[Material provided]:
========================
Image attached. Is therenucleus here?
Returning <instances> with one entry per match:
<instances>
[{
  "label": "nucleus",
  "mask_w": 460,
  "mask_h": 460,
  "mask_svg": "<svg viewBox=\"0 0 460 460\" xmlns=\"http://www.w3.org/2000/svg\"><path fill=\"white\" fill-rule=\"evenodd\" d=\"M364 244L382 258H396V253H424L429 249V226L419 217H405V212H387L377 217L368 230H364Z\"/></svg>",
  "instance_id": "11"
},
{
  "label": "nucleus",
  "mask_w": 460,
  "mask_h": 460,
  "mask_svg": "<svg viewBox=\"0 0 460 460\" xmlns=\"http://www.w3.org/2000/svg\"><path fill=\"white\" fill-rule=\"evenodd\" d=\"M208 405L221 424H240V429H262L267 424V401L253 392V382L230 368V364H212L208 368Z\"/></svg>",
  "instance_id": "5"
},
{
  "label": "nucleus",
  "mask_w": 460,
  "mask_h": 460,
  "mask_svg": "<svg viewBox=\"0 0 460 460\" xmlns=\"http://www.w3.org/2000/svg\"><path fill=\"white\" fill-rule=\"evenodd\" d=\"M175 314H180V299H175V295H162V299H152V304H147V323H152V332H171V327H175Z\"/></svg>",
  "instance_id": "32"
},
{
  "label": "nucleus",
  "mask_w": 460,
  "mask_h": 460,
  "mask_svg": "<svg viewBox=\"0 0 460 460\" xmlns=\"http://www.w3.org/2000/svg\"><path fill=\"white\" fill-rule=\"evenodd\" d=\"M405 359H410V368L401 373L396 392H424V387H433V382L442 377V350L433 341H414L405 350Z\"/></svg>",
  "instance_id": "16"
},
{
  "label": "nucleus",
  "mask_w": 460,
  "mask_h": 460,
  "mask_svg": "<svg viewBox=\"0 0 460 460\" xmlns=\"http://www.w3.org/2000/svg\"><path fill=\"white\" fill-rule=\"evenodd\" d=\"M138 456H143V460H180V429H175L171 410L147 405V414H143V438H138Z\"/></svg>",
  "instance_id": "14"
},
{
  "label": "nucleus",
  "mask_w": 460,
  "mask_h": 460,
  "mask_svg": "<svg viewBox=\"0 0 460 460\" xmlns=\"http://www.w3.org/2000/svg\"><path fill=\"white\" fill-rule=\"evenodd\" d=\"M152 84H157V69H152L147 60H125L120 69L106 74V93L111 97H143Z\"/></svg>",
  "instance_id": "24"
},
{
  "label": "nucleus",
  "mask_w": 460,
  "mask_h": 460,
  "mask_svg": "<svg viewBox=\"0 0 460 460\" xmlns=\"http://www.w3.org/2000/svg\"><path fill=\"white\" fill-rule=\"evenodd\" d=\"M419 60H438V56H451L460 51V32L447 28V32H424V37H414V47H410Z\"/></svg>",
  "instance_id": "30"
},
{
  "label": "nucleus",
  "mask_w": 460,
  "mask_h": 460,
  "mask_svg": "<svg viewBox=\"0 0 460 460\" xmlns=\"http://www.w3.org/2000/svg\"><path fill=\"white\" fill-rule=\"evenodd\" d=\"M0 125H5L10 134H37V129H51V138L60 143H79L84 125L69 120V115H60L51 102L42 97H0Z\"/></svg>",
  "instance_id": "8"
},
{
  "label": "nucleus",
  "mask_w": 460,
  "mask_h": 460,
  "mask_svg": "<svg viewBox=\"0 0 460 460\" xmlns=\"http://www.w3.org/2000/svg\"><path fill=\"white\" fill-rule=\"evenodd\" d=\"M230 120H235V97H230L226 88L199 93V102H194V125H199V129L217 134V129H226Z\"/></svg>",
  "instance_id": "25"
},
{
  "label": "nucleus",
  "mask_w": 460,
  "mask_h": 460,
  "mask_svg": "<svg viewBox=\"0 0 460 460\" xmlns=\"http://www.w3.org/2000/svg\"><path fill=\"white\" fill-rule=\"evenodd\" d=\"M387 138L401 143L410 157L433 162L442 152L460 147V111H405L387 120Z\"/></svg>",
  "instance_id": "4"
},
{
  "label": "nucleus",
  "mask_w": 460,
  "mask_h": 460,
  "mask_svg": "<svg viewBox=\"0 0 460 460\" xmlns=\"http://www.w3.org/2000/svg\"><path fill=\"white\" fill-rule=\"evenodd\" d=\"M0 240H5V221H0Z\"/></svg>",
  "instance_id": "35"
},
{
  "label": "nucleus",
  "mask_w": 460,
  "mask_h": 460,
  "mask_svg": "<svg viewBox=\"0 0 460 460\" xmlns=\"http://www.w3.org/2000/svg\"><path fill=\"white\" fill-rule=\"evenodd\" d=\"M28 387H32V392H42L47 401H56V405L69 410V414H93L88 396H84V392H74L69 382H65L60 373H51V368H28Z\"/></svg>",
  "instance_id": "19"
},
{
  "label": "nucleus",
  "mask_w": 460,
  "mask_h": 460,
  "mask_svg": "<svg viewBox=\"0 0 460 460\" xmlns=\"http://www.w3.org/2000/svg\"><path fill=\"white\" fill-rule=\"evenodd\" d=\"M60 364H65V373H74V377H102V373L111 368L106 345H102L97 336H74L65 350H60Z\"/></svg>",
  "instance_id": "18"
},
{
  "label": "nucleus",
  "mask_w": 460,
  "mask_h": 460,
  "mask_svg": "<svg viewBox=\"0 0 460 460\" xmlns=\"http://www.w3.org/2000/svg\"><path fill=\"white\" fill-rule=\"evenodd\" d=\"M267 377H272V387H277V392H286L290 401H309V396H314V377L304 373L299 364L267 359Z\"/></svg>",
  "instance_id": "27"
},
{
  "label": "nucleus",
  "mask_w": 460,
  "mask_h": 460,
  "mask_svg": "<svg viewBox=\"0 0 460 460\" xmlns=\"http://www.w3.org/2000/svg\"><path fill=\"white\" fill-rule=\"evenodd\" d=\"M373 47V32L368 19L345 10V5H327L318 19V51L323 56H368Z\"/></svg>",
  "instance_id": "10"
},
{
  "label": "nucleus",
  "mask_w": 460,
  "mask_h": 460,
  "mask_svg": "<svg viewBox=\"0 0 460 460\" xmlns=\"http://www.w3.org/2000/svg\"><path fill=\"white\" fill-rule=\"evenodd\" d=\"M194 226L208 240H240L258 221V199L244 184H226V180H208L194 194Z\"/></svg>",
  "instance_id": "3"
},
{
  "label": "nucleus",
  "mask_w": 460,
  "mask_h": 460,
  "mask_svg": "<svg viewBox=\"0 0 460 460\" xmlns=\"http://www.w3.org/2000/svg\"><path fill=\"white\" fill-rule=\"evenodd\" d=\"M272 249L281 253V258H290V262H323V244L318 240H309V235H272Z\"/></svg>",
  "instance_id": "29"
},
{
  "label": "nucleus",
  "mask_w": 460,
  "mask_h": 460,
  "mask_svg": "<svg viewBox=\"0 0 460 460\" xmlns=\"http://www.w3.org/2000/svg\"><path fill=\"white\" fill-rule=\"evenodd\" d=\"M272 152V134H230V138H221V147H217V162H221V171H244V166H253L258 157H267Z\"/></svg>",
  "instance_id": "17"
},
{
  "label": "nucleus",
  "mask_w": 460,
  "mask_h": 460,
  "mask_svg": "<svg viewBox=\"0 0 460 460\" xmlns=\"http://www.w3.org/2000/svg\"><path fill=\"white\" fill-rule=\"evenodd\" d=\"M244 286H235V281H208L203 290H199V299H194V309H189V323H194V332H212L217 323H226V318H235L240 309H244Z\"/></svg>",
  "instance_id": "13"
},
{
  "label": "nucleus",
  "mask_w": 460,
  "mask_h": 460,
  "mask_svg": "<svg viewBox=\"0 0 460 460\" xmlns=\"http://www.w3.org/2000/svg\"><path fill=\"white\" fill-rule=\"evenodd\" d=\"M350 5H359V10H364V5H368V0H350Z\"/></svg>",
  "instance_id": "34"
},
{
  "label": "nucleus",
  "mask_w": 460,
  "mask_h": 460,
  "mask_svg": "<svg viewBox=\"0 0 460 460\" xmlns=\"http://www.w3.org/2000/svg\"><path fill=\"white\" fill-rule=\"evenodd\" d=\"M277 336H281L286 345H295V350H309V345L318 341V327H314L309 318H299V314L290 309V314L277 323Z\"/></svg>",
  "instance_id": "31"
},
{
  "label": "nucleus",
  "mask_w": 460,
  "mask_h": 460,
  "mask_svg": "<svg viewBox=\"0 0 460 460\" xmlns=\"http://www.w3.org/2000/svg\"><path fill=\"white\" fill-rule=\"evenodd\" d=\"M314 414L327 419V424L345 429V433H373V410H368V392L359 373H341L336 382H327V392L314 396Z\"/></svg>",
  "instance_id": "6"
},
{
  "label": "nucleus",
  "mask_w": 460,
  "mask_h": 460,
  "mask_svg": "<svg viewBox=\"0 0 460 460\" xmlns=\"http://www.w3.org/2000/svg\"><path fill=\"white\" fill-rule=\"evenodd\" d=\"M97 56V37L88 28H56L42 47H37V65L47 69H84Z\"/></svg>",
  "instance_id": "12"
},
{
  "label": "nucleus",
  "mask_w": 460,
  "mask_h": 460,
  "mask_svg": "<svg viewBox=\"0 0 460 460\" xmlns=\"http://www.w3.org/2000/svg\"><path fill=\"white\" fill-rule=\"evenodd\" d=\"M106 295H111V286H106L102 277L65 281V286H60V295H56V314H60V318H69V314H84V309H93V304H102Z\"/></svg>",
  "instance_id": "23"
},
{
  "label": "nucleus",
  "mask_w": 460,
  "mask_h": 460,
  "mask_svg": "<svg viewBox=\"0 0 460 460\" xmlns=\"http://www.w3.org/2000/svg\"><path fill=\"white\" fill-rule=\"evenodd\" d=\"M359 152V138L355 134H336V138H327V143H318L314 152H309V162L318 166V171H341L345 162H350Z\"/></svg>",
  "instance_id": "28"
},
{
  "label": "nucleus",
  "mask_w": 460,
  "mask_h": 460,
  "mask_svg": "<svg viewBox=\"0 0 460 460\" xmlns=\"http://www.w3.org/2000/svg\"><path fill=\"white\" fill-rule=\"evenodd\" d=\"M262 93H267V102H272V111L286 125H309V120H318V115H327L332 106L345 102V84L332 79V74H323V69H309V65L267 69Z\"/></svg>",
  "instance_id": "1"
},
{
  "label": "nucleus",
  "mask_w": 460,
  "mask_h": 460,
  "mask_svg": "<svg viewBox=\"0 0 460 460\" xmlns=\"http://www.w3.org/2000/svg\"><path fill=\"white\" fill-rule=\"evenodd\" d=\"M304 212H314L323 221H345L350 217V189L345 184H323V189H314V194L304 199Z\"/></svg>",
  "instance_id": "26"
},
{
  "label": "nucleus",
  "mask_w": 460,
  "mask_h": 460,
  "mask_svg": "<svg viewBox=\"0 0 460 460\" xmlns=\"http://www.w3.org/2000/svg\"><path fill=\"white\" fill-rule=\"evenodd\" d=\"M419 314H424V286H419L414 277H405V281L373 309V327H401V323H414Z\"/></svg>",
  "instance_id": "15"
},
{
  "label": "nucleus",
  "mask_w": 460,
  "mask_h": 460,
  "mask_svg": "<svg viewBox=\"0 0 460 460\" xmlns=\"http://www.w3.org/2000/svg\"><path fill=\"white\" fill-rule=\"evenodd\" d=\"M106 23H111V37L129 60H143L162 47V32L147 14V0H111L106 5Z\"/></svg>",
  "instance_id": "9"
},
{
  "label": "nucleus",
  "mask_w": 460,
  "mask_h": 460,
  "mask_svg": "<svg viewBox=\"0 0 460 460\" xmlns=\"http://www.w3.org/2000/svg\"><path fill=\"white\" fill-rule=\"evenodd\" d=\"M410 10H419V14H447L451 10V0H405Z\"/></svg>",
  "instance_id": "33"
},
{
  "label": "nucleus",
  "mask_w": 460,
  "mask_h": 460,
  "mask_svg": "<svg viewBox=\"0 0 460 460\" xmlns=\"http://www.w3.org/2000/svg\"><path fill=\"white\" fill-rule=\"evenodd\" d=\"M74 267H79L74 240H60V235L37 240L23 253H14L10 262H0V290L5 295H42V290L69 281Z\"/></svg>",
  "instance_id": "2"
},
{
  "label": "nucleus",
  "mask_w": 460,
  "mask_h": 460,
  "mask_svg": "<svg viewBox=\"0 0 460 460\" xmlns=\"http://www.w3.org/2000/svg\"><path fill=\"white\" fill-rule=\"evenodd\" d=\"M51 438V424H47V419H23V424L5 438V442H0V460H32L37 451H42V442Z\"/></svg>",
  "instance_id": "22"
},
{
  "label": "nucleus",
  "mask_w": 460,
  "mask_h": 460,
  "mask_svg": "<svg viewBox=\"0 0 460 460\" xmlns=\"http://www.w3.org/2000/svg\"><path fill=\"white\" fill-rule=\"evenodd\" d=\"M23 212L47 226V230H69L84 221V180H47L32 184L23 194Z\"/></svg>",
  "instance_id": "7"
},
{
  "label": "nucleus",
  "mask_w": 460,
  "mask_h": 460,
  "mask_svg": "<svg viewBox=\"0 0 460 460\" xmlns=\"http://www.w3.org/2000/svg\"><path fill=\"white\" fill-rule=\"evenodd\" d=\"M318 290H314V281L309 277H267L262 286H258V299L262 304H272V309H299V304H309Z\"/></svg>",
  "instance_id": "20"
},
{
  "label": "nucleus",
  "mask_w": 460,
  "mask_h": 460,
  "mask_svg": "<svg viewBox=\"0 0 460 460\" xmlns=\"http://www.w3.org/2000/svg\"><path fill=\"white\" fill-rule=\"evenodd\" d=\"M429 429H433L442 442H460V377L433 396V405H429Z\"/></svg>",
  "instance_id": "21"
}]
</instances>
========================
[Set problem]: Pull every line from the data above that contains the string "instances". Only matches with the same capitalization count.

[Answer for the task]:
Returning <instances> with one entry per match:
<instances>
</instances>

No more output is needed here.